Redação Portal IMPRENSA | 12/09/2014 11:30
O Sindicato dos Jornalistas Profissionais no Estado de São Paulo (SJSP) e a Associação de Repórteres Fotográficos e Cinematográficos (AFORC) lançaram a campanha "Somos Todos Piratas", contra a decisão do Tribunal de Justiça, que culpou o fotógrafo Alexandro Wagner Oliveira da Silveira por ter ficado cego de um olho ao ser atingido por uma bala de borracha, disparada por um policial militar da Tropa de Choque, quando cobria um protesto em 2000.

Crédito:Reprodução
Jornalistas usam tapa-olho em campanha a favor de fotógrafo condenado por ficar cego

Segundo o portal Terra, em protesto pela medida, os jornalistas de São Paulo podem ir um dia ao trabalho usando o tapa-olho. A data ainda será definida. As entidades visam reverter a decisão dos desembargadores Vicente de Abreu Amadei e Sérgio Godoy Rodrigues de Aguiar e do juiz Maurício Fiorito.

Alex Silveira não pôde participar da reunião, mas enviou carta aos participantes, lida por Sergio Silva, que também ficou cego de um olho durante as manifestações de junho do ano passado. "Permanecendo este parecer ridículo, todos nós estaremos em um grande perigo de uma nova ditadura, mas agora velada de interesses mesquinhos e danosos", escreveu.

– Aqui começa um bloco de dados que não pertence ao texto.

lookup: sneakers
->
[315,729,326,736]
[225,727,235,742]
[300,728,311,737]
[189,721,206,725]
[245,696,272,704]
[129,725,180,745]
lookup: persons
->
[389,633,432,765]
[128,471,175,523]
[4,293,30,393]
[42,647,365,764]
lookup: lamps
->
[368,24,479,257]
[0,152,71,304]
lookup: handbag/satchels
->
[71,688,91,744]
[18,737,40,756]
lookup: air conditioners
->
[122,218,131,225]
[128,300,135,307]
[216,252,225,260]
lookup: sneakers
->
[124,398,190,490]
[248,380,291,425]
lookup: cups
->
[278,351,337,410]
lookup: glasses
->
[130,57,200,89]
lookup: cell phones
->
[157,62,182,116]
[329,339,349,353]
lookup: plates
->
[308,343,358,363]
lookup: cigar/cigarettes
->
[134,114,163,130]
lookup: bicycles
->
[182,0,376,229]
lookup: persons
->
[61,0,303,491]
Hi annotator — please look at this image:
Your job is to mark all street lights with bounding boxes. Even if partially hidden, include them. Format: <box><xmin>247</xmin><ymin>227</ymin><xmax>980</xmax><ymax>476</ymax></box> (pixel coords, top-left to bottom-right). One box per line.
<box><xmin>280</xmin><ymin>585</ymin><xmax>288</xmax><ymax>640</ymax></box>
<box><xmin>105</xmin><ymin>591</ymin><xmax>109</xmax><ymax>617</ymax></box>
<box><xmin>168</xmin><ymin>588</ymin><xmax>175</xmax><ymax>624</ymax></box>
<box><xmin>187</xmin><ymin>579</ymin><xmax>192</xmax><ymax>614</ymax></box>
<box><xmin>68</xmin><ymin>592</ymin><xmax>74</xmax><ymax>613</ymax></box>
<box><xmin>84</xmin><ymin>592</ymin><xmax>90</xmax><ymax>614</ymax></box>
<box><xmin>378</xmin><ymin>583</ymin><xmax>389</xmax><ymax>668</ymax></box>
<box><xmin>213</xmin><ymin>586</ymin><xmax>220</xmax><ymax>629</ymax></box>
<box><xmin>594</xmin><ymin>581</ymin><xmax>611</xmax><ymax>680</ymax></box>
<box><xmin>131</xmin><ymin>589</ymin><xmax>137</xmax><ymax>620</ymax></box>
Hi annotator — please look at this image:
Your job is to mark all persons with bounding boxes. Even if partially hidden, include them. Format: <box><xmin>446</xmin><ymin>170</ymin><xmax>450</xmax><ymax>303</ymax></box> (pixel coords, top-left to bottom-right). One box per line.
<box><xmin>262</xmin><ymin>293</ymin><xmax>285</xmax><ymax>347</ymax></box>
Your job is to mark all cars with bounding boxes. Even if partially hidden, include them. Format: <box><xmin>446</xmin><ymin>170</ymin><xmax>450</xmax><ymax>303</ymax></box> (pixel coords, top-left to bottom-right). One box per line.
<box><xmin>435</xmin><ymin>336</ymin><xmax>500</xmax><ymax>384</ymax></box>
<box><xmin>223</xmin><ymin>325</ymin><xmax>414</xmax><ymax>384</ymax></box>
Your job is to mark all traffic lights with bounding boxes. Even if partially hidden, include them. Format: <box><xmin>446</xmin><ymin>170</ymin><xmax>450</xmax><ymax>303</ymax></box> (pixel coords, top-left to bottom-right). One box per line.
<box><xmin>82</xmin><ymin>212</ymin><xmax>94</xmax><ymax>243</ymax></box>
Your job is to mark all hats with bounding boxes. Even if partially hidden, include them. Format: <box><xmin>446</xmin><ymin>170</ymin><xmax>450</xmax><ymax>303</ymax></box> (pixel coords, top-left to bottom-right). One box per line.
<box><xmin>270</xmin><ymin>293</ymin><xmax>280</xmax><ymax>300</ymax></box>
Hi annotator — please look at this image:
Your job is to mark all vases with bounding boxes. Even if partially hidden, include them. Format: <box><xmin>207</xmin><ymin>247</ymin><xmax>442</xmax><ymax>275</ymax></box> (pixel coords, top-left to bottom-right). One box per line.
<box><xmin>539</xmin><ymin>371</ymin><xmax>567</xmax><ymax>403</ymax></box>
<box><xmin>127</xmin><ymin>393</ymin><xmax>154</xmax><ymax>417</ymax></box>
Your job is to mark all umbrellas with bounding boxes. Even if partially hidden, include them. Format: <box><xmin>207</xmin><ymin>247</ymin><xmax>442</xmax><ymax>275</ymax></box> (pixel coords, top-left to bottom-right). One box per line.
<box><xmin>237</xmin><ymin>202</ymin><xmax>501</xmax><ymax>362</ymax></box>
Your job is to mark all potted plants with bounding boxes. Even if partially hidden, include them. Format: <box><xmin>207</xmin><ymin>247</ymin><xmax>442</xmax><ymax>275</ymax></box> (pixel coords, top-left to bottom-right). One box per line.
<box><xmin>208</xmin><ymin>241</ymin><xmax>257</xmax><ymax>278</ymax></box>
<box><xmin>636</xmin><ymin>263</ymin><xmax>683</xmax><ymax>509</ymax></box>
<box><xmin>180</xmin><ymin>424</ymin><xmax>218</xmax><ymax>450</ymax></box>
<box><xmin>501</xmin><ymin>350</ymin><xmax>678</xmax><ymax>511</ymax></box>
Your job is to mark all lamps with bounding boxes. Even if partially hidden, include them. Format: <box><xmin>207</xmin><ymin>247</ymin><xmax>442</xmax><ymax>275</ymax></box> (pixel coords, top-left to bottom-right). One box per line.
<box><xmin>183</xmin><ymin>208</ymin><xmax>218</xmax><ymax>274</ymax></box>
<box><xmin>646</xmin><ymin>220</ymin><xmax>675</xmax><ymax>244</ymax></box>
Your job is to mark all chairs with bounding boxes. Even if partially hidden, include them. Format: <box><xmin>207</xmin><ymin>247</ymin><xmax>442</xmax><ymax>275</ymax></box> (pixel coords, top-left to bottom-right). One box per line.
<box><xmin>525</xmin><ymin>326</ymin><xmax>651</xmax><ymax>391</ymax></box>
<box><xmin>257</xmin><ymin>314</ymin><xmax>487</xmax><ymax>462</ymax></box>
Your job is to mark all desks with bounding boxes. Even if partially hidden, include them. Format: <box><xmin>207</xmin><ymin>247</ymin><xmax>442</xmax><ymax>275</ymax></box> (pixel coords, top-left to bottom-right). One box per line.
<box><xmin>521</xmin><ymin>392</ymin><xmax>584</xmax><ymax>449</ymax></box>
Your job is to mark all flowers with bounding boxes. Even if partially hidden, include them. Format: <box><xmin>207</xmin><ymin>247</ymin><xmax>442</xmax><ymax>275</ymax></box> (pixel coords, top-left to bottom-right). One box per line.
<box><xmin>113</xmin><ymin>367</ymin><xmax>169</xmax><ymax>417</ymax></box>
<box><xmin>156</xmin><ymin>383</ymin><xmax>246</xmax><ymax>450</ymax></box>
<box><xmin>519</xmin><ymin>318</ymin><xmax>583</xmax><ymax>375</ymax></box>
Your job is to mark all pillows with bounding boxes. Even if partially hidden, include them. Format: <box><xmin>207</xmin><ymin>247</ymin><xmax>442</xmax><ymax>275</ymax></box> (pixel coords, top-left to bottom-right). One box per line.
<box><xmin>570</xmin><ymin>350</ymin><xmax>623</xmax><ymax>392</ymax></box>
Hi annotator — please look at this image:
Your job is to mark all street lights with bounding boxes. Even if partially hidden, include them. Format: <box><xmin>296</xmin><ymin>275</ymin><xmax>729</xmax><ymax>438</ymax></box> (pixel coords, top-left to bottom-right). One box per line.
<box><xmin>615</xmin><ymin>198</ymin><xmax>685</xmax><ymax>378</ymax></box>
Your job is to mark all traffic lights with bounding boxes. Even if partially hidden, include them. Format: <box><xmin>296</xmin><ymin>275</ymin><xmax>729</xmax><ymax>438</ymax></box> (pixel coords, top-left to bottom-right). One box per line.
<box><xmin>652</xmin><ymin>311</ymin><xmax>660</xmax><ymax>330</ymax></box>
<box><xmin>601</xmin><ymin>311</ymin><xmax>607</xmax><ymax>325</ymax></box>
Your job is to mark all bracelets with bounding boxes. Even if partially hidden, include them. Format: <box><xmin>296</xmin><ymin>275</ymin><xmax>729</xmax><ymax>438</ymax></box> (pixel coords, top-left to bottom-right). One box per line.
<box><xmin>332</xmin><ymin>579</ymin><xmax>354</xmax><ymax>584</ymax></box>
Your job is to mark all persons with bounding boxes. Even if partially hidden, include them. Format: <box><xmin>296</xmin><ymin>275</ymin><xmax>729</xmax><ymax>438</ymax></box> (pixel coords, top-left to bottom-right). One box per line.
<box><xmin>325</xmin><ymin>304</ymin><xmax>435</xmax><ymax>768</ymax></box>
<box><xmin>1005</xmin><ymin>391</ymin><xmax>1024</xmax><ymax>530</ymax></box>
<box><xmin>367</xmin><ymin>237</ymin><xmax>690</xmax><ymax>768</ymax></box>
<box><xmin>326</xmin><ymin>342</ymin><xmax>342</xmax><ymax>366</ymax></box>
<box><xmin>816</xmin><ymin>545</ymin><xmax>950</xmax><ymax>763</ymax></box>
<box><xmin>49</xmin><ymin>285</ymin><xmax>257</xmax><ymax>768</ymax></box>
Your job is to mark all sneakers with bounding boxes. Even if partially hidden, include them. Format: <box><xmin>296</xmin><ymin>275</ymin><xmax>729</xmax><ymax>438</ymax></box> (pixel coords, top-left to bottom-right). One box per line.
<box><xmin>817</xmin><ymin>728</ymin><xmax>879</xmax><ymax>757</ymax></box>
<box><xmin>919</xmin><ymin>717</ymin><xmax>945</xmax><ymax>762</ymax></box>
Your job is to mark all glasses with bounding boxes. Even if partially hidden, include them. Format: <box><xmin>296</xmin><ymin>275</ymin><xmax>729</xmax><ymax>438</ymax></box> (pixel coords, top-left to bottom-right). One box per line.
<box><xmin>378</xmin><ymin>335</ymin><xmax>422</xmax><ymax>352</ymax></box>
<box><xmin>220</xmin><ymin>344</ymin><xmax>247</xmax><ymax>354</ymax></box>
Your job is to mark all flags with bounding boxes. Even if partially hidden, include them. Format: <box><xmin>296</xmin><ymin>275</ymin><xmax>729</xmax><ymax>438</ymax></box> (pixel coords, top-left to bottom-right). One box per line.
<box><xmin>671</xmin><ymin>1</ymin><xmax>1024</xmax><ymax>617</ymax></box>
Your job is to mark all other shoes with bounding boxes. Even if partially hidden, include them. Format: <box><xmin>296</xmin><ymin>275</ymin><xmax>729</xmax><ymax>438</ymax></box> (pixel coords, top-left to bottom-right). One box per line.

O fotógrafo encerra o documento pontuando o risco que a decisão do TJ-SP traz para todos os profissionais do jornalismo. "No fim das contas entendi com tudo isso que essa decisão tem uma clara intenção de "colocarmos em nosso lugar". Acredito que essa causa é maior que todos nós. Perdemos a nossa individualidade e nos tornamos um só repórter, essa luta agora é de todos nós".

O caso

No dia 18 de maio de 2000 Alexandre Silveira acompanha uma manifestação do Sindicato dos Professores do Ensino Oficial de São Paulo (Apoesp), na avenida Paulista, quando a Tropa de Choque da PM usou bombas de gás e bala de borracha contra os manifestantes. O fotógrafo foi atingido por uma bala de borracha no olho esquerdo, perdendo a visão.

Na semana passada, a 2ª Câmara Extraordinária de Direito Público do Tribunal de Justiça alterou sentença anterior que condenava o Estado de São Paulo a pagar indenização ao repórter fotográfico. A justiça entendeu que a culpa foi da vítima e condenou Silveira a pagar as despesas do processo e da verba honorária de R$ 1.200,00 (mil e duzentos reais).

"Permanecendo no local do tumulto, dele não se retirando ao tempo em que o conflito tomou proporções agressivas e de risco à integridade física, mantendo-se, então, no meio dele, nada obstante seu único escopo de reportagem fotográfica, o autor colocou-se em quadro no qual se pode afirmar ser dele a culpa exclusiva do lamentável episódio do qual foi vítima”, concluiu o relator Vicente de Abreu Amadei.